## SUPPLIED PASSAGE
※

GPs are having trouble bringing up patients' weight as a health concern out of fear of running their doctor-patient relationship, new research has found.
"The delicacy of initiating talk about weight was evident in our video analysis of GP consultations, affirming that GPs do not wish to risk offending their patient or creating imbalance in their doctor-patient relationship," said lead researcher Lesley Gray of the University of Otago.
"For example, fewer doctors would ask a question like: 'Have you put on a bit of weight?' Instead, they were more likely to ask a question like: 'Weight-wise, where do you think you're at?'
"By avoiding a question of statement that directly or explicitly referred to the patient being overweight, GPs opened up a face-saving 'escape-route' if the patient proved to be resistant to pursuing the discussion."
Ms Gray told Newshub it's a hard problem for the whole country, not just health professionals.

※

(Items stored in a collection)

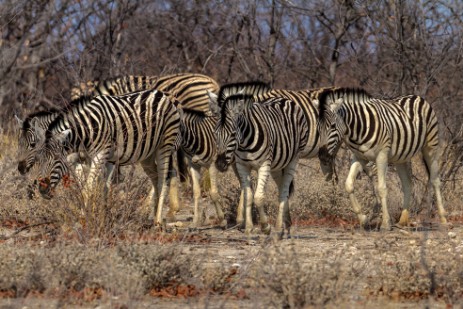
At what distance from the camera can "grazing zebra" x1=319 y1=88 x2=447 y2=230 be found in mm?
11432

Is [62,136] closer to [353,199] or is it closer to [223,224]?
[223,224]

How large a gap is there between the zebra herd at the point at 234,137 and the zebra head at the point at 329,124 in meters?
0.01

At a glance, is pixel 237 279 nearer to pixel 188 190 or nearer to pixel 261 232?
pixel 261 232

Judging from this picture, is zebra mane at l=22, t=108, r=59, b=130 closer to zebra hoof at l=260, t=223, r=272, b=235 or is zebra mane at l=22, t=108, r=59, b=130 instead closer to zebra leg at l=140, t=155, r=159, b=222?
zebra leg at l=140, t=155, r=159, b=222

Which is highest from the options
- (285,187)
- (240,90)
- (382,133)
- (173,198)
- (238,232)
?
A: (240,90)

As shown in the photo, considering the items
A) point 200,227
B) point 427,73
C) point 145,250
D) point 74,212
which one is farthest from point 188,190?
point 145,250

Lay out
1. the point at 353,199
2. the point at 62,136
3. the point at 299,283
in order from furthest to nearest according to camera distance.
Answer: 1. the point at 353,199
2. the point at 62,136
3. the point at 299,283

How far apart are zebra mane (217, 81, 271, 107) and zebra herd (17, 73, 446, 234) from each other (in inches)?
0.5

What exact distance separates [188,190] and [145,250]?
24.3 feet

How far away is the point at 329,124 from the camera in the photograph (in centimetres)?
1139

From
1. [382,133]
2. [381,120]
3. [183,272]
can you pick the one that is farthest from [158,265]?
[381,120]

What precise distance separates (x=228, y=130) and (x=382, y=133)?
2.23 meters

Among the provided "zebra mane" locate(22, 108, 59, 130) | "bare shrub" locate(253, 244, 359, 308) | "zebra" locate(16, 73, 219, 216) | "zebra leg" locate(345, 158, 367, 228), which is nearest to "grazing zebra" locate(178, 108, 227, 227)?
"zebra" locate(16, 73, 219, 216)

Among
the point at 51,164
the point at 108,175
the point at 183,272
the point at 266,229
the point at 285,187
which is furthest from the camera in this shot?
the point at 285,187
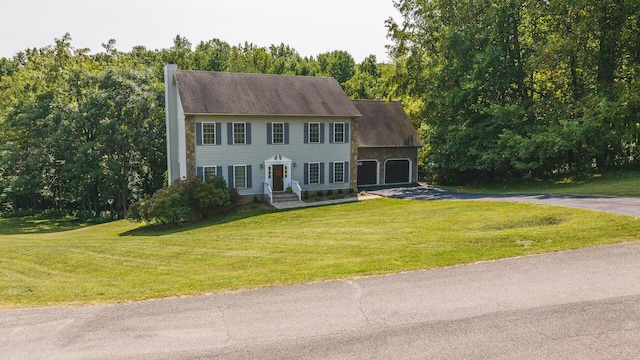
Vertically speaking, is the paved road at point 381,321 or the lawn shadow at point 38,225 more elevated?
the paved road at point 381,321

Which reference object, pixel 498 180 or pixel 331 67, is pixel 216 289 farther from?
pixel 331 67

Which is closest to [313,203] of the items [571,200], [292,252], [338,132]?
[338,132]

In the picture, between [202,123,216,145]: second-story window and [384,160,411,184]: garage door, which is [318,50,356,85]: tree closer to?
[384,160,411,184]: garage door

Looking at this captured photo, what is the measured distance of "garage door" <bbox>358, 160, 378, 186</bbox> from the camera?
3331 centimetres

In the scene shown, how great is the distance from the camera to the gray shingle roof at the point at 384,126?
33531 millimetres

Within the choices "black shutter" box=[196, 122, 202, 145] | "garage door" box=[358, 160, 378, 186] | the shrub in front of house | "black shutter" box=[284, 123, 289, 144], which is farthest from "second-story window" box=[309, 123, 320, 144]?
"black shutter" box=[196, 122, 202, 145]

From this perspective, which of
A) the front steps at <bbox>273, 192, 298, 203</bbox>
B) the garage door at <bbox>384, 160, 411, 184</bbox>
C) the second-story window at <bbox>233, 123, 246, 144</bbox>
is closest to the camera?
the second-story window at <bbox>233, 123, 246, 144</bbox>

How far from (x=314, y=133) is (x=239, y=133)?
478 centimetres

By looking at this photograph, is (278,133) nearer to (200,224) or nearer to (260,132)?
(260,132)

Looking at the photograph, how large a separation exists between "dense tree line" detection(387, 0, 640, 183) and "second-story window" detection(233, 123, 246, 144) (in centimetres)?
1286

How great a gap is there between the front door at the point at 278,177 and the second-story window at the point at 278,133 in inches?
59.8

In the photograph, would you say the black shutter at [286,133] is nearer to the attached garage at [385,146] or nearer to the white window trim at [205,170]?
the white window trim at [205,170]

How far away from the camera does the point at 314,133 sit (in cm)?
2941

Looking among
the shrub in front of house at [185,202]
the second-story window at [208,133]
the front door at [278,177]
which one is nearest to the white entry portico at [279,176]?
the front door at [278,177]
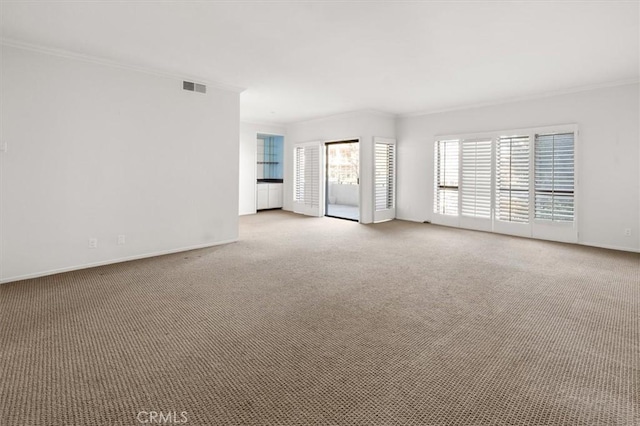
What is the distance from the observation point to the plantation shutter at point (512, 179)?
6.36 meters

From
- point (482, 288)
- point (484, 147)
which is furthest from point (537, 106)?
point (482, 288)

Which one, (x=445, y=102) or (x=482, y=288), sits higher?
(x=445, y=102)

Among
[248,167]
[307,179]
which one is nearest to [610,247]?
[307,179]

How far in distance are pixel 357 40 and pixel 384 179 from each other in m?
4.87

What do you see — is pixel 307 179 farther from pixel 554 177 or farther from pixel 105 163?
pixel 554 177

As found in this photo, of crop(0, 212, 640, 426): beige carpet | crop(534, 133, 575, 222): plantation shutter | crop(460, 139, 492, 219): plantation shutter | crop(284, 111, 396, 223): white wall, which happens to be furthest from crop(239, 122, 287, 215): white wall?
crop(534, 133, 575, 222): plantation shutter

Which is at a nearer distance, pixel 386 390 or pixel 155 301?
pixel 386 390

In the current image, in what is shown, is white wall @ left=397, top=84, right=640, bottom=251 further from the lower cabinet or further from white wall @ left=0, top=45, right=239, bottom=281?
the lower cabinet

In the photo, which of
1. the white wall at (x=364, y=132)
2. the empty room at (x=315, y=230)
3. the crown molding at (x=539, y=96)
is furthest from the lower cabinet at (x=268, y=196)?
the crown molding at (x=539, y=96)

※

## TASK LIST
1. Answer each question using the article on GPs and patient weight.
(a) Which university is Lesley Gray from?
(b) According to Gray, what question were doctors more likely to ask about weight?
(c) Which news outlet did Ms Gray speak to?
2. List every proper name of a person, organization or news outlet that appears in the article on GPs and patient weight.
3. Carry on the article on GPs and patient weight from its final sentence.
These rows were taken from a different source than the article.

## ANSWERS BELOW
1.
(a) The University of Otago
(b) "Weight-wise, where do you think you're at?"
(c) Newshub

2. Lesley Gray; University of Otago; Newshub

3.
"Generally speaking, the population still tends to err on the side of, 'this is a personal - what you eat is what you are', and it's not as simple as that."
New Zealand ranks third in the OECD for obesity among adults, and has overtaken smoking as the leading risk that can be prevented.
Ms Gray says doctors are calling for extra support, so they've created an online tool to help them broach the subject.
"Whilst we might feel we can touch on issues such tobacco smoking and alcohol consumption, we really struggle with raising the issue of weight reduction."
- The research was published in the Journal of Primary Health Care.